Excerpts of spatial question data
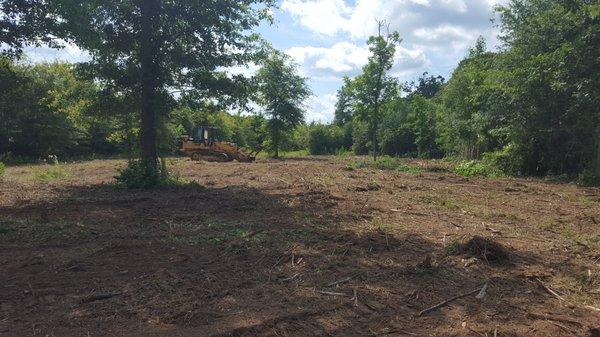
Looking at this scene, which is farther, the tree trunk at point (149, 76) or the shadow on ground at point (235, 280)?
the tree trunk at point (149, 76)

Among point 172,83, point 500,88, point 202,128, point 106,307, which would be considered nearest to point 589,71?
point 500,88

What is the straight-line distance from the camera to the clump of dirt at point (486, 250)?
7090mm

**Problem details**
Reproduce the text of the rows above word for word, omitting the pictures.

**Answer to the task**
Looking at this scene, which is farther, the tree trunk at point (149, 76) or the shadow on ground at point (235, 280)?
the tree trunk at point (149, 76)

Among point 172,83, point 500,88, point 202,128, point 106,307, which would be considered nearest to point 589,71?
point 500,88

What is the straight-line distance from the camera to the clump of dirt at point (486, 250)?
7090mm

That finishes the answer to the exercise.